EXTRAIT DE PAGE
3. La politique de l’UE concernant Jérusalem-Est repose sur les principes définis dans la Résolution 242 du Conseil de Sécurité, notamment sur l’inadmissibilité de l’acquisition de territoire par la force. En accord avec le droit international, l’UE considère Jérusalem-Est comme étant un territoire occupé et n’a jamais reconnu la Loi fondamentale qu’Israël a proclamé en 1980 (Jérusalem, Capitale d’Israël). Cette Loi a annexé Jérusalem en tant que capitale « une et indivisible » et a modifié les frontières municipales de la ville. La position de l’UE est en accord avec la Résolution 478 du CSONU, dans laquelle le Conseil de Sécurité a décidé de ne pas reconnaitre cette Loi fondamentale, ainsi que d’autres actions qui « cherchent à modifier le caractère et le statut de Jérusalem ». Cette résolution demande également aux membres de l’ONU qui avaient mis en place des missions diplomatiques à Jérusalem de « retirer ces missions de la Ville Sainte ». L’UE estime que Jérusalem est une question fondamentale dans le règlement du conflit israélo-palestinien et s’oppose à toute mesure qui préjugerait de l’issue des négociations de paix, comme celles qui visent à modifier le statut de Jérusalem-Est.

Items de raisonnement visuo-spatial:

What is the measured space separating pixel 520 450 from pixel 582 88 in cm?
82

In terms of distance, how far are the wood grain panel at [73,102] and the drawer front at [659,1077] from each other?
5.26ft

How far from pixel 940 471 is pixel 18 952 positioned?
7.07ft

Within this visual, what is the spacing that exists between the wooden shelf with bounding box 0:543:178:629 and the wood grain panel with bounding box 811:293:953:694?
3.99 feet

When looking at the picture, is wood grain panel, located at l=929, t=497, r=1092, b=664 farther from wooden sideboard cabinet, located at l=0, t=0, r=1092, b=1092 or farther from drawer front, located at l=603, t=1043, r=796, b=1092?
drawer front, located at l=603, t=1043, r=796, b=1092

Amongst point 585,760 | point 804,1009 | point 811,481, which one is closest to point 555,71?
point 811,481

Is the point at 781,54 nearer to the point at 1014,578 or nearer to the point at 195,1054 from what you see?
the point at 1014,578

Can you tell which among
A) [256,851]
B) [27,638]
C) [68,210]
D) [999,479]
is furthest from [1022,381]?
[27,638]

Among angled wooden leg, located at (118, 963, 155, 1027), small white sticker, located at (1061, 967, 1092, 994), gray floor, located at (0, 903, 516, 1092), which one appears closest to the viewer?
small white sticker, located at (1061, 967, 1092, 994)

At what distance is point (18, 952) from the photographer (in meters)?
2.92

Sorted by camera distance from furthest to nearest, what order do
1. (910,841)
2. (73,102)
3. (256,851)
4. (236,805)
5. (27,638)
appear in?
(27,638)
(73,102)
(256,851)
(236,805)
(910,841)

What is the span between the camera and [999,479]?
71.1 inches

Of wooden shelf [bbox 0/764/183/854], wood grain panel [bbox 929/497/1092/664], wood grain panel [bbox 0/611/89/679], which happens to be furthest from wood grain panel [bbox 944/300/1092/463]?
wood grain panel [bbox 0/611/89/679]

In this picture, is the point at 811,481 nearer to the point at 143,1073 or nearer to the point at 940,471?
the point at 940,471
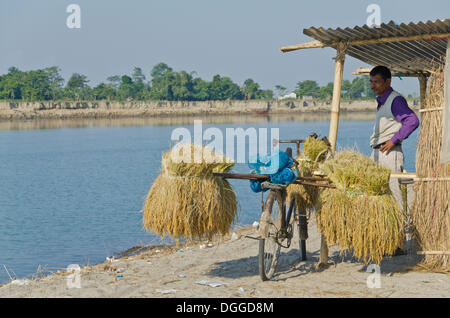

ÉNONCÉ DE L'EXERCICE
Pour chacune des affirmations suivantes, précisez par oui ou par non si elle concorde avec l'extrait sur Jérusalem-Est, en citant mot pour mot le passage décisif : (a) l'UE considère Jérusalem-Est comme un territoire occupé ; (b) la politique de l'UE concernant Jérusalem-Est repose sur les principes de la Résolution 478 ; (c) la Résolution 478 demande aux membres de l'ONU de retirer leurs missions diplomatiques de Jérusalem. Appuyez-vous exclusivement sur l'extrait.

RÉPONSE ATTENDUE
(a) Oui : « l’UE considère Jérusalem-Est comme étant un territoire occupé ».
(b) Non : « La politique de l’UE concernant Jérusalem-Est repose sur les principes définis dans la Résolution 242 du Conseil de Sécurité ».
(c) Oui : « Cette résolution demande également aux membres de l’ONU qui avaient mis en place des missions diplomatiques à Jérusalem de « retirer ces missions de la Ville Sainte » ».